At work yesterday, Isis pulled out her phone at lunch to show us a new app.

It is an insult app. All you do is type in a person's name, and it spews out an insult at random. It was this weird robotic female voice that would read the person's name, then direct an insult at them.

It was hard for me, language wise, because of two factors: the robot voice and the slang. The voice, and hearing things through a phone's speakers, makes it quite hard for someone who isn't native in the language. (Those phone speakers are the worst. Seriously. We have touch screens but still have fuzzy phone voices? Priorities, people.) The slang made it equally, if not even more, difficult to understand what the insult was. Isis would play one and the whole table would roar in laughter, and I would laugh along because I really had no clue what was being said, but it seemed to be enjoyed by everyone else!

Some were  stupid, like "You are a son of a *****." or just "You're fat."

But then some were pretty clever, but the clever ones were lengthier and required advanced vocab/cultural knowledge.

I was really proud of myself that I understood this joke:

"Eres tan tonta que fumas galletas porque se llaman Maria." 

Translated, it means "You are so dumb that you smoke cookies because they are called 'Maria.'"

See what I mean about cultural clues? You have to understand a couple things to get this joke:
1. Maria cookies are known by their name, like Oreos. They are a graham cracker-like cookie that is so famous that any similar cookie, whether it is of the Maria brand or not, is called a Maria cookie.

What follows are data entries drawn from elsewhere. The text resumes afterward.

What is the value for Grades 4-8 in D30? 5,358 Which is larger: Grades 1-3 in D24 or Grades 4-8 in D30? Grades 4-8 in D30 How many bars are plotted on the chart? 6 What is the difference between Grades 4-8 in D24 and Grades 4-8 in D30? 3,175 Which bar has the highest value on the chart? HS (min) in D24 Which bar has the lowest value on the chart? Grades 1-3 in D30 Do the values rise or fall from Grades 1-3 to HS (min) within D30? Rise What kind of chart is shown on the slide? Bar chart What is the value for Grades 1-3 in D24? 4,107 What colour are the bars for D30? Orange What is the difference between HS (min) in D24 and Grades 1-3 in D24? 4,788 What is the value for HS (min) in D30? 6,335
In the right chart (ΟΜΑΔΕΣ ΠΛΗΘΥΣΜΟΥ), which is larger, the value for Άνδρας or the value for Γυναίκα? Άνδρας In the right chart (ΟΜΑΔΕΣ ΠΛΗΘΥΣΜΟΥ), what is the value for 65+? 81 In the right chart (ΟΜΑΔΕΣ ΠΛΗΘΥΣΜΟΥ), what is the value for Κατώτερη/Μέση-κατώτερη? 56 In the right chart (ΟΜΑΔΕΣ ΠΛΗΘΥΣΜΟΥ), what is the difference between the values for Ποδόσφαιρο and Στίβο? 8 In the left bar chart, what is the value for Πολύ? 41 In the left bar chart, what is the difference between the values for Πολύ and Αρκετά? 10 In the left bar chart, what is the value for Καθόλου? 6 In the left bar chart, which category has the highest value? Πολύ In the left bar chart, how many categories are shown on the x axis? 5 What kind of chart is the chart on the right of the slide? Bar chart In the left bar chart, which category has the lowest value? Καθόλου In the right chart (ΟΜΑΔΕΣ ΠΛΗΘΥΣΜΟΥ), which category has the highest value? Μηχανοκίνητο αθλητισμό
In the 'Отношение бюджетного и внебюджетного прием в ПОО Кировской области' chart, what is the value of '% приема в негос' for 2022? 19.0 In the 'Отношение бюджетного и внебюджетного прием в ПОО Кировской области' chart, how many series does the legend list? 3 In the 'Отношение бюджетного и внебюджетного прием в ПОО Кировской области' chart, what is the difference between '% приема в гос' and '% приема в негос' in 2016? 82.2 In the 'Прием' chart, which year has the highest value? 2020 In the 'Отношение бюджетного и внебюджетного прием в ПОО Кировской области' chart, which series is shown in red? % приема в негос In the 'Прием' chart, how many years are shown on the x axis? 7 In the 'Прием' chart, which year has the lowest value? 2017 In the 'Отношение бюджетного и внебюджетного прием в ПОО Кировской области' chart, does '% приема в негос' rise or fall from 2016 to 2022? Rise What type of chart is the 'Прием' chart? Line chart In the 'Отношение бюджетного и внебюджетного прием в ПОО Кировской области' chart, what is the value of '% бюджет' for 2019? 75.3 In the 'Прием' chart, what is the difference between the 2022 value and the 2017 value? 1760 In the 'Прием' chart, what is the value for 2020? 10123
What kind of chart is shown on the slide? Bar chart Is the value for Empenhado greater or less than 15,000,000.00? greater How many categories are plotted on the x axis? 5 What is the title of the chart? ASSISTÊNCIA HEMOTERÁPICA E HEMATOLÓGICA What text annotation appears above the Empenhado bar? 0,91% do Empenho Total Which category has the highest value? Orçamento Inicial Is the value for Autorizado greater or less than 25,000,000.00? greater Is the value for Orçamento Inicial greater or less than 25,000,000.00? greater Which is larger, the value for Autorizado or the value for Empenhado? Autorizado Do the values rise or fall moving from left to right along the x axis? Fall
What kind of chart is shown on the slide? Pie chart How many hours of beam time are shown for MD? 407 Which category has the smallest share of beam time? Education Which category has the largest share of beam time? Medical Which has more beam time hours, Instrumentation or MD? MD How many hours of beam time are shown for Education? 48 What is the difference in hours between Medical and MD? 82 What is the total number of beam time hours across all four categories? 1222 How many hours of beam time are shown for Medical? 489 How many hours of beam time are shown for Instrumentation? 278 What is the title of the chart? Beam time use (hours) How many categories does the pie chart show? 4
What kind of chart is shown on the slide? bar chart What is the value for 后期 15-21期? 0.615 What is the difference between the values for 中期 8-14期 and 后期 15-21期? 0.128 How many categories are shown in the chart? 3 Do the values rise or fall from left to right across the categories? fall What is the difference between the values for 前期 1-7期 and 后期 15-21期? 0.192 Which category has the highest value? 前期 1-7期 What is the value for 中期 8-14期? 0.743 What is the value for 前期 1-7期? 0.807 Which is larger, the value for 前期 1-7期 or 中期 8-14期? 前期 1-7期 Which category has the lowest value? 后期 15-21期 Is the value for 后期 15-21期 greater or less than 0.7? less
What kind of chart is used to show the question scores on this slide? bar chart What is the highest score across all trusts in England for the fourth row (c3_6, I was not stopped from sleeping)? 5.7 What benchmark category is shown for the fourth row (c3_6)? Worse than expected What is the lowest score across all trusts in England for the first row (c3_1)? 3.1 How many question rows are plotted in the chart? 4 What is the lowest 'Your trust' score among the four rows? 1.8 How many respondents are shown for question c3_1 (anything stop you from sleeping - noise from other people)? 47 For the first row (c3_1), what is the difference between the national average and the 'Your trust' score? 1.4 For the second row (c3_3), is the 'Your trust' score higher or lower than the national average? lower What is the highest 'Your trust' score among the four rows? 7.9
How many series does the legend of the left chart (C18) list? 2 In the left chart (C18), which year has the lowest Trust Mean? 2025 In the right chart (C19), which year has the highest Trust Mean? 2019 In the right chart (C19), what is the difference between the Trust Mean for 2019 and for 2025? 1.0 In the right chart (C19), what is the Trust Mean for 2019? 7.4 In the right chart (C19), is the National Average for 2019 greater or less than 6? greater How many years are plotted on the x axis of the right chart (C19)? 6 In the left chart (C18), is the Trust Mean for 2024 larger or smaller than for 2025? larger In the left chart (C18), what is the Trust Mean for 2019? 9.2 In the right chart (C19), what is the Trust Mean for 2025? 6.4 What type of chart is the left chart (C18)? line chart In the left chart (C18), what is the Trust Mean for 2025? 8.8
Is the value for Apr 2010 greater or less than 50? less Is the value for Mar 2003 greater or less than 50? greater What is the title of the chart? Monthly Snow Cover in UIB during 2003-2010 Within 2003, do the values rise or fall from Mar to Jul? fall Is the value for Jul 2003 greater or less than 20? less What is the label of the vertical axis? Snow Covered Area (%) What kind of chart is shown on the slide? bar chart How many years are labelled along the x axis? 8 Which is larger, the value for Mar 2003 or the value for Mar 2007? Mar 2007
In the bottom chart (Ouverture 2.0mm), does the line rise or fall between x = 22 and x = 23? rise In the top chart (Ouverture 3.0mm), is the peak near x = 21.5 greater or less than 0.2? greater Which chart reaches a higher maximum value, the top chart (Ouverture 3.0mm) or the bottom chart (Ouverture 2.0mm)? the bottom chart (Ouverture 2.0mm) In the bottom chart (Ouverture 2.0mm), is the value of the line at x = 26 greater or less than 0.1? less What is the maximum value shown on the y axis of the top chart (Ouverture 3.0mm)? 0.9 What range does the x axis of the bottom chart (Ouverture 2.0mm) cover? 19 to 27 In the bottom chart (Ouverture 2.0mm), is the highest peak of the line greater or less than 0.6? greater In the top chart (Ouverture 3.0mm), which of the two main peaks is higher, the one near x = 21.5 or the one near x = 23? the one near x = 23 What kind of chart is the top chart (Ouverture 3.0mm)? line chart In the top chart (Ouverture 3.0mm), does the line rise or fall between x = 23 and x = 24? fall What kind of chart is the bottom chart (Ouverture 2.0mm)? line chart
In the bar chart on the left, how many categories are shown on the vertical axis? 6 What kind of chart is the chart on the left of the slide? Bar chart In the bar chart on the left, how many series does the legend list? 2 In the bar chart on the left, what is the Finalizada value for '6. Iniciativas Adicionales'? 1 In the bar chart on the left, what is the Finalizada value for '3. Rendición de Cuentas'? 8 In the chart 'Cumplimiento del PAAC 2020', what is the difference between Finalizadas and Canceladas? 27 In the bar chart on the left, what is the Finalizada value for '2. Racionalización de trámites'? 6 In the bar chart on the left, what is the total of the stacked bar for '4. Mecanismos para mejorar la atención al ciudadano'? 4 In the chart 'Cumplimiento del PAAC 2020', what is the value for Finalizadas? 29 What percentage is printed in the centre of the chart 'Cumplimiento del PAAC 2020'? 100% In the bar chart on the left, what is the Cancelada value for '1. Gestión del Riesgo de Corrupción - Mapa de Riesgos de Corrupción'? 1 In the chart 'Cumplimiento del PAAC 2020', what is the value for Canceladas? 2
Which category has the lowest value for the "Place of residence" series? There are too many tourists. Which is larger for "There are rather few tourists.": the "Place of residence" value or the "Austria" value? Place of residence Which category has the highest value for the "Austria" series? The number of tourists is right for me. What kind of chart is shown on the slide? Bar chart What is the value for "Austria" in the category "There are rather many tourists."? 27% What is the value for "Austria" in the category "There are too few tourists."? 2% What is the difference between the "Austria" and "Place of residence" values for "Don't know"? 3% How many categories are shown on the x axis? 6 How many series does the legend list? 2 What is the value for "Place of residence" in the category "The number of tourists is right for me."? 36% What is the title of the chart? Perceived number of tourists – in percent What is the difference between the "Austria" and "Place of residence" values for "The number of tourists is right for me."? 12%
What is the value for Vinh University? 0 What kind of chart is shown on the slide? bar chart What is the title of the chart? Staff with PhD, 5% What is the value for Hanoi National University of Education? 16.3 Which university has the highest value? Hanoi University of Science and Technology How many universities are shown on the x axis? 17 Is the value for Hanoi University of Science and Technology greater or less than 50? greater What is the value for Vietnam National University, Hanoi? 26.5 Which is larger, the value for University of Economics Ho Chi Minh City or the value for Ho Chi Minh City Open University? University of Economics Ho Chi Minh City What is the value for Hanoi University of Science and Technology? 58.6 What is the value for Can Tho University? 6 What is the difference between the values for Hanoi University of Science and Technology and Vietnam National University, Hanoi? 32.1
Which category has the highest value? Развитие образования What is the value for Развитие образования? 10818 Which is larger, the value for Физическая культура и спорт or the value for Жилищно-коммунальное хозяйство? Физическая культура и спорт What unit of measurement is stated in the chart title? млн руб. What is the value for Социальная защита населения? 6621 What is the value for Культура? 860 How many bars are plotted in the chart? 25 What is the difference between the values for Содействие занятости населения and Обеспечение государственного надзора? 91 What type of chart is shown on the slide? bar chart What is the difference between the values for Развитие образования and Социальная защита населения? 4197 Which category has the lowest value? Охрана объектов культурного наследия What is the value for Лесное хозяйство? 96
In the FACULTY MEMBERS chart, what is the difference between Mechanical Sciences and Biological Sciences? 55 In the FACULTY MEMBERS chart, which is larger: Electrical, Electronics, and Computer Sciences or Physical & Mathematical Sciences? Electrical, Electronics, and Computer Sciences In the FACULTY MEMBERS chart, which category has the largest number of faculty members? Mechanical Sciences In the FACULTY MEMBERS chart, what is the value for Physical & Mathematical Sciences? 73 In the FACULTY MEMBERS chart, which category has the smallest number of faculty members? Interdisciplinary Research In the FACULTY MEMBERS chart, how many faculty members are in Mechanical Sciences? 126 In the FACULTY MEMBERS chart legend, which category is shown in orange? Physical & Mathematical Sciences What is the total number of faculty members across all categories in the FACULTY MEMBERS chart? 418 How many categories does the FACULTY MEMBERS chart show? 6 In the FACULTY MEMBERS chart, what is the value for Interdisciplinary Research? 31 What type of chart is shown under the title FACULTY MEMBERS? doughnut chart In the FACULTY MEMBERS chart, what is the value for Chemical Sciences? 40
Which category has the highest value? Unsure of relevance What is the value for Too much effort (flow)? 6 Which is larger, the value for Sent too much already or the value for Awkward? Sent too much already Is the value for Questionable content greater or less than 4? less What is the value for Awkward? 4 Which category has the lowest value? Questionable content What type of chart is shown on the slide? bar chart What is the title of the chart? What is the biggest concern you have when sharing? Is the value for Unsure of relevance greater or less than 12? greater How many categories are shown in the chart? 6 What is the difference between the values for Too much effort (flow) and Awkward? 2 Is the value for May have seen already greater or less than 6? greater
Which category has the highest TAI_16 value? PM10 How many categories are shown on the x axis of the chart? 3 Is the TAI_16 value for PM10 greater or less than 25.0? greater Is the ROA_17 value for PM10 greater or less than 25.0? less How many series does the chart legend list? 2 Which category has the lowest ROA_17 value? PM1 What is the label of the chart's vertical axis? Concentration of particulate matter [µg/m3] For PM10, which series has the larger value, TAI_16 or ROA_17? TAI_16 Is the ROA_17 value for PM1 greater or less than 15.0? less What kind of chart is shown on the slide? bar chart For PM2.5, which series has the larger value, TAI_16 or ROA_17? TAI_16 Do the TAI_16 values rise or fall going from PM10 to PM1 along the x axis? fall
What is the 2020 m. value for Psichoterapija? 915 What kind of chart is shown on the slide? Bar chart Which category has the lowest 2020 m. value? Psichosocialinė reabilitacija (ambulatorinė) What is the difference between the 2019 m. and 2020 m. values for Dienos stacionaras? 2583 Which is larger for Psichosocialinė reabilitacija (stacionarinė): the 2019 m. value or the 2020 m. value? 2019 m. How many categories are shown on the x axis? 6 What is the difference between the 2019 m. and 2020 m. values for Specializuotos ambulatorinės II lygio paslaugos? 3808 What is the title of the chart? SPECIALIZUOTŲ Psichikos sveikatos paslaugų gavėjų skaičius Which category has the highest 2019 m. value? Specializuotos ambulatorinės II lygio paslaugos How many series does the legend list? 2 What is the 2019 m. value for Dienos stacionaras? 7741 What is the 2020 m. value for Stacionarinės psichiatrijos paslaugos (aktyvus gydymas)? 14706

2. Maria is slang for marijuana, like Mary-Jane is in English. (Before you worry about how I know this, just know that after walking down Las Ramblas in Barcelona for five minutes you will learn more drug slang than you could ever imagine from the street peddlers.)

So I would like to write this off as an accomplishment, since I understood it, and know how to insult someone in Spain Spanish (Maria cookies are a Spain thing, unfortunately).